Fragmento:
::::

A pesar de que a muchos les parece que la serie muestra una política un poco “naif”, sorprende la manera en la que se sientan, llaman al pan pan, al vino vino, y rematan con rapidez  la reunión en cuestión (para bien o para mal), con acuerdo o sin él para buscar o no a sus aliados en otro sitio.

Y en eso, oigan, nosotros no somos daneses. La herencia mediterránea sale a la palestra para situarnos en nuestro escenario negociador. Que no es otro que el de, salvando las distancias, la compra de una tetera en el zoco con regateo ineludible. Uno ofrece “x” por la tetera, y el vendedor le pone un té y le cuenta, ya sentados, que tiene mucha familia que mantener. Otro té o café, a elegir, y el comprador le explica que sus ingresos también son muy bajos y que la tetera sería un regalo perfecto para su hija. El vendedor le ofrece otro artículo que le encantaría a su hija por mucho menos precio, porque la tetera vale mucho más. El comprador asegura que no hay nada más bonito que la tetera, porque vaya calidad que tiene este hombre en la tienda. Pero que lo que le pide es imposible.

Y así, café va, café viene, té arriba, té abajo, van acercando posturas. Al final, la conversación termina y, si verdaderamente quiere uno comprar la tetera y el otro vender, hay acuerdo. El comprador ha pagado un precio que le parece razonable y se lleva la tetera que quería a casa. El vendedor ha ganado dinero, porque si no nunca hubiera vendido la tetera.

No somos daneses porque nuestro proceso es mucho más largo. Hay dramatización, exageración, teatro. Hay mucha más vehemencia, mucho más desgaste. Pero no por extenso el final puede dejar de ser tan feliz como el de los nórdicos. Es más laborioso, lleva tiempo, pero tiene alguna ventaja. La empatía. Un proceso como el mediterráneo exige ponerse, más a menudo, en los zapatos del de enfrente. Y el tiempo pasado juntos, aunque sea discutiendo, agudiza el conocimiento del adversario (político en este caso) y la cercanía.

::::

Material recopilado:
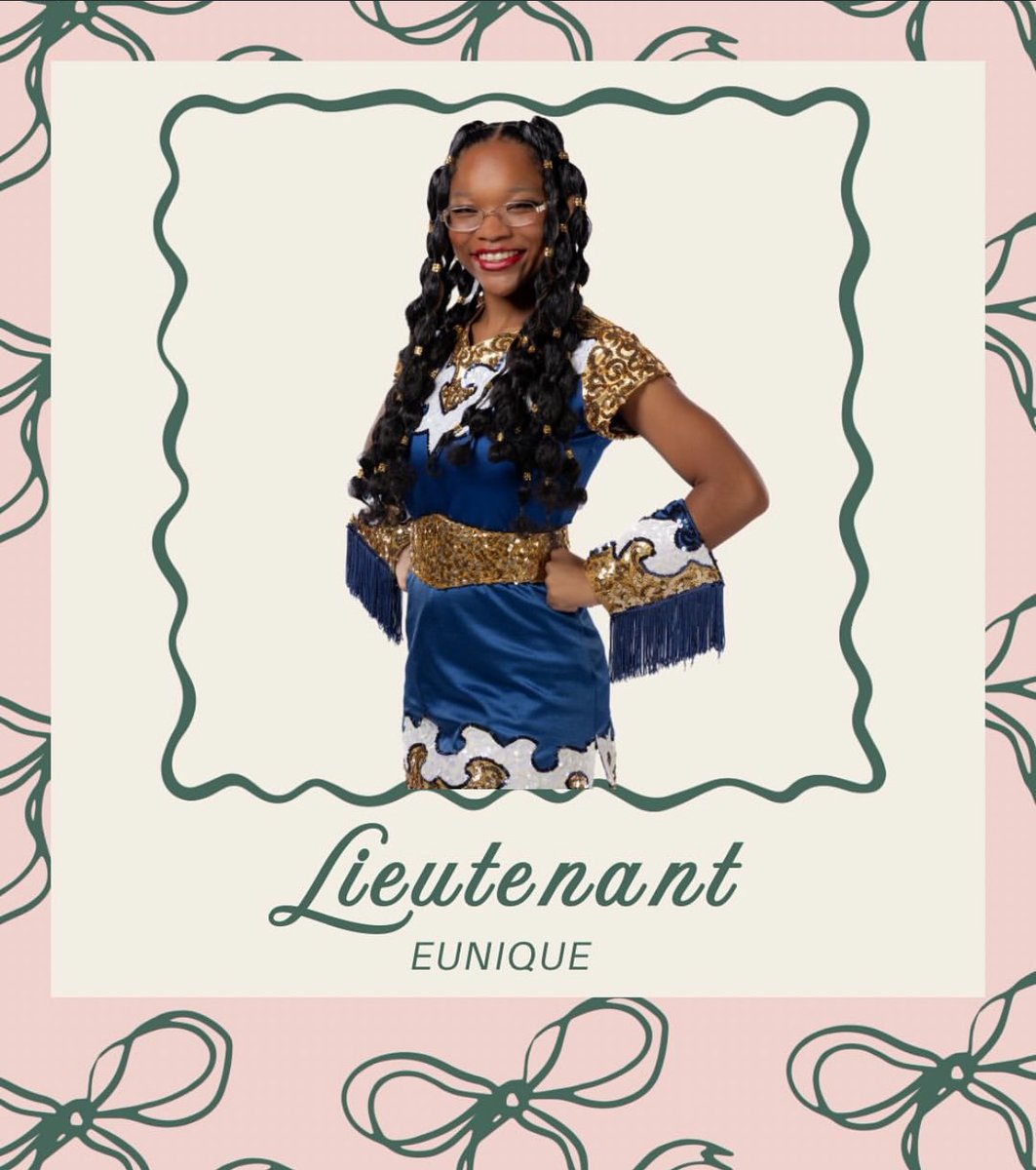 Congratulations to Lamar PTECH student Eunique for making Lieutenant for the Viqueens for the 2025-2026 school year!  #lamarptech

::::

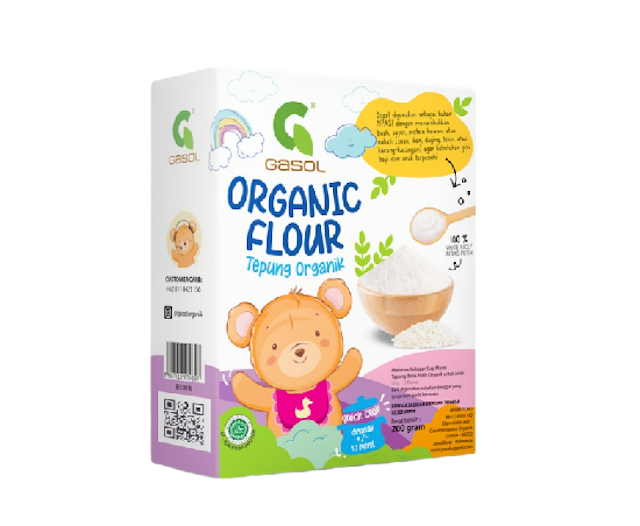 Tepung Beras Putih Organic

::::

Continúa el fragmento sobre la negociación mediterránea y la danesa a partir de su última oración. Para esta actividad no hace falta consultar el material.

Ahora sólo queda que los que se sientan en ese zoco imaginario tengan ánimo de comprar y vender. De ceder y de buscar un acuerdo satisfactorio para ambos (y para los ciudadanos, que esa es la cuestión). Y no pongan condiciones inasumibles para los que se sientan enfrente, que impliquen retorcer el brazo de alguno de los partidos que negocia. Que hablen de espacios de encuentro, y no de líneas rojas (aunque todos las tengan, por supuesto). Hablar de vivienda es mejor punto de partida que hablar de una condición concreta. Hablar de cómo reformar el estado territorial es mejor arranque que plantear un referéndum sí o sí. Hablar de educación, de sanidad, de financiación, de pobreza. Y buscar los puntos en común.  Hay que buscar puntos de partida donde haya margen para ceder sin perderlo todo. Ninguno de los actores de un potencial acuerdo. Si de verdad todos están por la labor de la gobernabilidad trazarán sus límites pero no levantarán muros inasumibles por otros. Plantearán salidas posibles. Porque de eso trata la política.

Si hay ánimo por llegar a un acuerdo (uno de los mucho que tendrá que haber en esta legislatura), se llegará. Si hay voluntad de ceder, se cederá. Y no somos daneses. Pero no necesitamos serlo. En la cultura mediterránea también se cierran tratos aunque el asunto lleve más tiempo, y la negociación sea muy dura.